# THE PROBLEM:
Retype the records below exactly. Leave nothing out.

# RECORDS TO PROCESS:
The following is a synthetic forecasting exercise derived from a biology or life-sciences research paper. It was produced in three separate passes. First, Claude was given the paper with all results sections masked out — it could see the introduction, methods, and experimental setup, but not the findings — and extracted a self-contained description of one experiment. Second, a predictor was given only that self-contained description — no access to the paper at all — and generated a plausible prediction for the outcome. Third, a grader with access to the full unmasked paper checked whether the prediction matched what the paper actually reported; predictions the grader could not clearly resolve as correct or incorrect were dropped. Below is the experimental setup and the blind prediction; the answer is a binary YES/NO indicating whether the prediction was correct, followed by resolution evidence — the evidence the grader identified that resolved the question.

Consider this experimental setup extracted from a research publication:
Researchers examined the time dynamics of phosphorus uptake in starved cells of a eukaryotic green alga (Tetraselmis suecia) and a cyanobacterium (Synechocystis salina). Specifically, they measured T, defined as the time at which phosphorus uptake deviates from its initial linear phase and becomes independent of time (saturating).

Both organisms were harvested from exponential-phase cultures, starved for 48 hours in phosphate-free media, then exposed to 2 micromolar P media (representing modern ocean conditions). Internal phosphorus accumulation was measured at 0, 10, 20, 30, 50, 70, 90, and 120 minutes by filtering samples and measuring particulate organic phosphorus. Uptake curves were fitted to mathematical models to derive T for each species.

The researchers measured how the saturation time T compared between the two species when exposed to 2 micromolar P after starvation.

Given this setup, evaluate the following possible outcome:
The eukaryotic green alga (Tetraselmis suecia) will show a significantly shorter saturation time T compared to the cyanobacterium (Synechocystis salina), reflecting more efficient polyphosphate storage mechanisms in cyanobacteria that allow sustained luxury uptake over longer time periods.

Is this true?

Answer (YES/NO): NO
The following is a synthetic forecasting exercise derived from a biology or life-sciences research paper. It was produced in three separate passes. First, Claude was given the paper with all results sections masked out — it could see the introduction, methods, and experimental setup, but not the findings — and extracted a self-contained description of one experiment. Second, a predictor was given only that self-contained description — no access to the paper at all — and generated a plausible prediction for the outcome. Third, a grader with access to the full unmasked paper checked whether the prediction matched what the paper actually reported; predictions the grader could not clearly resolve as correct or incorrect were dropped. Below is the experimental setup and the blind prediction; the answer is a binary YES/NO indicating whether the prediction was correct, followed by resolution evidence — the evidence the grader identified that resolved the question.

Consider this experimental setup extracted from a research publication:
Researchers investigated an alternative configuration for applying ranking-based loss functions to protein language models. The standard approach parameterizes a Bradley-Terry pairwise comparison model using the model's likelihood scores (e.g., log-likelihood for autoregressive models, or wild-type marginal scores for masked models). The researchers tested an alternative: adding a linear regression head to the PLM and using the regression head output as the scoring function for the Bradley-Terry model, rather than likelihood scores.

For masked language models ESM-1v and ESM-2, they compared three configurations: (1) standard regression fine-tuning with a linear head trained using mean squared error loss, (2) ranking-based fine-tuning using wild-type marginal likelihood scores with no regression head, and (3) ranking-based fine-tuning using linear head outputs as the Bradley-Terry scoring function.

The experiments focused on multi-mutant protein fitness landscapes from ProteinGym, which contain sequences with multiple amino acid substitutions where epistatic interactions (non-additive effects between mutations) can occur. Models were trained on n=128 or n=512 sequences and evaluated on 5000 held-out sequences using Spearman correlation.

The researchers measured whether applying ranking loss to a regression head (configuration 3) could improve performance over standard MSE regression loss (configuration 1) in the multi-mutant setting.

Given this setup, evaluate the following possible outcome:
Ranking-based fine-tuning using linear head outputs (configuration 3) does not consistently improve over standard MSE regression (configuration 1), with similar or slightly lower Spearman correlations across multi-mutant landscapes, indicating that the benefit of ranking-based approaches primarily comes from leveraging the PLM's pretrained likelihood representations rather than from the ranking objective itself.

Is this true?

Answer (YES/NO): NO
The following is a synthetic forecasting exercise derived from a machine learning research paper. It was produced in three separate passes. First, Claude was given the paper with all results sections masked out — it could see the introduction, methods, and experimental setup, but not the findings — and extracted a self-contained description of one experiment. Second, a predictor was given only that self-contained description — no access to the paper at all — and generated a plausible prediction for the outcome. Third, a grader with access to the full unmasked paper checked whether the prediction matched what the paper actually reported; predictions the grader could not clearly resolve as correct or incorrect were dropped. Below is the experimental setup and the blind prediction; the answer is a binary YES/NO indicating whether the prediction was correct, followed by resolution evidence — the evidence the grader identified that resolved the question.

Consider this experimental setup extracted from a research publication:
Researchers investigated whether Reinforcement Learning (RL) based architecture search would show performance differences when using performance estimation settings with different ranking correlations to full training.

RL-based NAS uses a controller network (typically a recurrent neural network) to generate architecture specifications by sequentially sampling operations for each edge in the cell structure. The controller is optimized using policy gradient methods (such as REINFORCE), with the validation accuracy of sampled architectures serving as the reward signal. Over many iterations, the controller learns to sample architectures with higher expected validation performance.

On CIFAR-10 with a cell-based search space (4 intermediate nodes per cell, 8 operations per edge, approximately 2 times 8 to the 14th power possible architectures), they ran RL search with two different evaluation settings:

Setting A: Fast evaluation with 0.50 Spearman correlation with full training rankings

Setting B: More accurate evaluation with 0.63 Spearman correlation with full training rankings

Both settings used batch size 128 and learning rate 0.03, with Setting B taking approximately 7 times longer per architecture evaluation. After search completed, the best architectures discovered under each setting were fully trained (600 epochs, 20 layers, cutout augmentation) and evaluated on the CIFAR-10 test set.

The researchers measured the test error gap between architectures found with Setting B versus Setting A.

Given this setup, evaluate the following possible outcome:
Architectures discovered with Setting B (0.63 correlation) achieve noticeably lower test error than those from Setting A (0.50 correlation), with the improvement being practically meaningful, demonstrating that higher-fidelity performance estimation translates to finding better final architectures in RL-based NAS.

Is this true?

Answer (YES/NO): NO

# EXPECTED ANSWER:
The following is a synthetic forecasting exercise derived from a biology or life-sciences research paper. It was produced in three separate passes. First, Claude was given the paper with all results sections masked out — it could see the introduction, methods, and experimental setup, but not the findings — and extracted a self-contained description of one experiment. Second, a predictor was given only that self-contained description — no access to the paper at all — and generated a plausible prediction for the outcome. Third, a grader with access to the full unmasked paper checked whether the prediction matched what the paper actually reported; predictions the grader could not clearly resolve as correct or incorrect were dropped. Below is the experimental setup and the blind prediction; the answer is a binary YES/NO indicating whether the prediction was correct, followed by resolution evidence — the evidence the grader identified that resolved the question.

Consider this experimental setup extracted from a research publication:
Researchers examined the time dynamics of phosphorus uptake in starved cells of a eukaryotic green alga (Tetraselmis suecia) and a cyanobacterium (Synechocystis salina). Specifically, they measured T, defined as the time at which phosphorus uptake deviates from its initial linear phase and becomes independent of time (saturating).

Both organisms were harvested from exponential-phase cultures, starved for 48 hours in phosphate-free media, then exposed to 2 micromolar P media (representing modern ocean conditions). Internal phosphorus accumulation was measured at 0, 10, 20, 30, 50, 70, 90, and 120 minutes by filtering samples and measuring particulate organic phosphorus. Uptake curves were fitted to mathematical models to derive T for each species.

The researchers measured how the saturation time T compared between the two species when exposed to 2 micromolar P after starvation.

Given this setup, evaluate the following possible outcome:
The eukaryotic green alga (Tetraselmis suecia) will show a significantly shorter saturation time T compared to the cyanobacterium (Synechocystis salina), reflecting more efficient polyphosphate storage mechanisms in cyanobacteria that allow sustained luxury uptake over longer time periods.

Is this true?

Answer (YES/NO): NO
The following is a synthetic forecasting exercise derived from a biology or life-sciences research paper. It was produced in three separate passes. First, Claude was given the paper with all results sections masked out — it could see the introduction, methods, and experimental setup, but not the findings — and extracted a self-contained description of one experiment. Second, a predictor was given only that self-contained description — no access to the paper at all — and generated a plausible prediction for the outcome. Third, a grader with access to the full unmasked paper checked whether the prediction matched what the paper actually reported; predictions the grader could not clearly resolve as correct or incorrect were dropped. Below is the experimental setup and the blind prediction; the answer is a binary YES/NO indicating whether the prediction was correct, followed by resolution evidence — the evidence the grader identified that resolved the question.

Consider this experimental setup extracted from a research publication:
Researchers investigated an alternative configuration for applying ranking-based loss functions to protein language models. The standard approach parameterizes a Bradley-Terry pairwise comparison model using the model's likelihood scores (e.g., log-likelihood for autoregressive models, or wild-type marginal scores for masked models). The researchers tested an alternative: adding a linear regression head to the PLM and using the regression head output as the scoring function for the Bradley-Terry model, rather than likelihood scores.

For masked language models ESM-1v and ESM-2, they compared three configurations: (1) standard regression fine-tuning with a linear head trained using mean squared error loss, (2) ranking-based fine-tuning using wild-type marginal likelihood scores with no regression head, and (3) ranking-based fine-tuning using linear head outputs as the Bradley-Terry scoring function.

The experiments focused on multi-mutant protein fitness landscapes from ProteinGym, which contain sequences with multiple amino acid substitutions where epistatic interactions (non-additive effects between mutations) can occur. Models were trained on n=128 or n=512 sequences and evaluated on 5000 held-out sequences using Spearman correlation.

The researchers measured whether applying ranking loss to a regression head (configuration 3) could improve performance over standard MSE regression loss (configuration 1) in the multi-mutant setting.

Given this setup, evaluate the following possible outcome:
Ranking-based fine-tuning using linear head outputs (configuration 3) does not consistently improve over standard MSE regression (configuration 1), with similar or slightly lower Spearman correlations across multi-mutant landscapes, indicating that the benefit of ranking-based approaches primarily comes from leveraging the PLM's pretrained likelihood representations rather than from the ranking objective itself.

Is this true?

Answer (YES/NO): NO
The following is a synthetic forecasting exercise derived from a machine learning research paper. It was produced in three separate passes. First, Claude was given the paper with all results sections masked out — it could see the introduction, methods, and experimental setup, but not the findings — and extracted a self-contained description of one experiment. Second, a predictor was given only that self-contained description — no access to the paper at all — and generated a plausible prediction for the outcome. Third, a grader with access to the full unmasked paper checked whether the prediction matched what the paper actually reported; predictions the grader could not clearly resolve as correct or incorrect were dropped. Below is the experimental setup and the blind prediction; the answer is a binary YES/NO indicating whether the prediction was correct, followed by resolution evidence — the evidence the grader identified that resolved the question.

Consider this experimental setup extracted from a research publication:
Researchers investigated whether Reinforcement Learning (RL) based architecture search would show performance differences when using performance estimation settings with different ranking correlations to full training.

RL-based NAS uses a controller network (typically a recurrent neural network) to generate architecture specifications by sequentially sampling operations for each edge in the cell structure. The controller is optimized using policy gradient methods (such as REINFORCE), with the validation accuracy of sampled architectures serving as the reward signal. Over many iterations, the controller learns to sample architectures with higher expected validation performance.

On CIFAR-10 with a cell-based search space (4 intermediate nodes per cell, 8 operations per edge, approximately 2 times 8 to the 14th power possible architectures), they ran RL search with two different evaluation settings:

Setting A: Fast evaluation with 0.50 Spearman correlation with full training rankings

Setting B: More accurate evaluation with 0.63 Spearman correlation with full training rankings

Both settings used batch size 128 and learning rate 0.03, with Setting B taking approximately 7 times longer per architecture evaluation. After search completed, the best architectures discovered under each setting were fully trained (600 epochs, 20 layers, cutout augmentation) and evaluated on the CIFAR-10 test set.

The researchers measured the test error gap between architectures found with Setting B versus Setting A.

Given this setup, evaluate the following possible outcome:
Architectures discovered with Setting B (0.63 correlation) achieve noticeably lower test error than those from Setting A (0.50 correlation), with the improvement being practically meaningful, demonstrating that higher-fidelity performance estimation translates to finding better final architectures in RL-based NAS.

Is this true?

Answer (YES/NO): NO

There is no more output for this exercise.